There was one more way that didn’t really fit either of these categories very well, and that is my own. At first I came up with a quick solution splitting and summing as above, but had a chance to revisit it later. On reflection I determined that making intermediate arrays in a loop really spent a lot of effort recopying data just to do some arithmetic before tossing it away again. For smaller numbers this was a negligible effect but for larger sums, repeated over and over, it really began to add up. So instead of recopying I decided to use substr to directly iterate over the binary strings in place, incrementing a count on a conditional. This ended up speeding things up considerably.

for my $i (1..$input) {
    my $bin = sprintf "%b", $i;
    my $j = length $bin;
    while (--$j >= 0 ) {
        substr( $bin, $j, 1 ) and $tot++;
    }
}

popcount(), or, USE A MODULE

Roger Bell_West and Shawn Wagner

Since the days of Big iron, there has been the need to count the 1s in a bit vector, to the degree that originally extra hardware could be added to implement an instruction called popcount, for “population count”. Software has replaced hardware in the ensuing decades, but the instruction remains and is now part of many math libraries. Since that speaks exactly to the core of what we’re asking for today, several members of the team have brought us solutions based on this function.

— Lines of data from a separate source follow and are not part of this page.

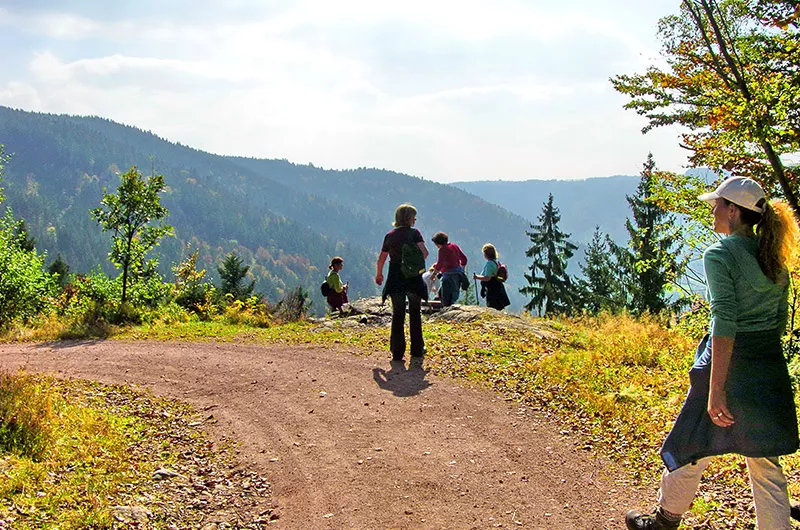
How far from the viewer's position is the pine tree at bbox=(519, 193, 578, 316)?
41.7 meters

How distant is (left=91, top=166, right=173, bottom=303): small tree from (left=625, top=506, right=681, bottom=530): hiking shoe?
13451 mm

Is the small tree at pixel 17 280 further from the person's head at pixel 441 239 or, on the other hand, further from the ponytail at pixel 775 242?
the ponytail at pixel 775 242

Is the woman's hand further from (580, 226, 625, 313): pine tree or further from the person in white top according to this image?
(580, 226, 625, 313): pine tree

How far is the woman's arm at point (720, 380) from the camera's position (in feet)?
10.8

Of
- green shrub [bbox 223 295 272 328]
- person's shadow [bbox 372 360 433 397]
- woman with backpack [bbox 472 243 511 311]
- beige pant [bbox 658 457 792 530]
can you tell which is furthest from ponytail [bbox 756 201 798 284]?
green shrub [bbox 223 295 272 328]

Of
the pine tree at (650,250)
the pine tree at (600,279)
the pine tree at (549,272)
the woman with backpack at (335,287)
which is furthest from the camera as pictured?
the pine tree at (549,272)

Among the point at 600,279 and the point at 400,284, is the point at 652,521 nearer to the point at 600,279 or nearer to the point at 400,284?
the point at 400,284

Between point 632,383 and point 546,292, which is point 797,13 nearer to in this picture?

Shawn Wagner uses a module called Bit::Fast, which promises a very fast implementation:

require Bit::Fast;
Bit::Fast->import(qw/popcount/);

for my $n (1 .. $_[0]) {
    my $bits = popcount $n;
    $total += $bits;
}

Shawn nicely codes his require to use Bit::fast should it be available, or if not to default to a routine using unpack and tr///.

In an alternative to Bit::Fast,

Roger Bell_West

draws of the the awesome power of the The GNU Multiple Precision Arithmetic Library, via Math::GMPz, a wrapper for its integer functions.

sub csb {
    my $tot = shift;
    my $n = Math::GMPz->new( 1 );
    my $bits = Math::GMPz->new( 0 );
    my $m = Math::GMPz->new( 1000000007 );
    while ( $n <= $tot ) {
        Rmpz_add_ui( $bits, $bits, Rmpz_popcount( Math::GMPz->new( $n ) ) );
        Rmpz_mod( $bits, $bits, $m );
        Rmpz_add_ui( $n, $n, 1 );
    }
    return Rmpz_get_str( $bits, 10 );
}

A third version was brought out by

Pete Houston

who used Bit::Manip, which provides a ‘bit_count’ function that, well, counts bits. Giving this function an optional second argument counts 1s, which is what we want, right?

Anyway, here you go:

$tot += bit_count ($target, 1) for (1 .. $n);

As I said, does what we want.

sundry BINARY operations

With the popularity of the population count operator over the years there have been scores of algorithms developed to implement the concept in varying forms, mostly built on, as might be expected, bitwise operations and powers of two.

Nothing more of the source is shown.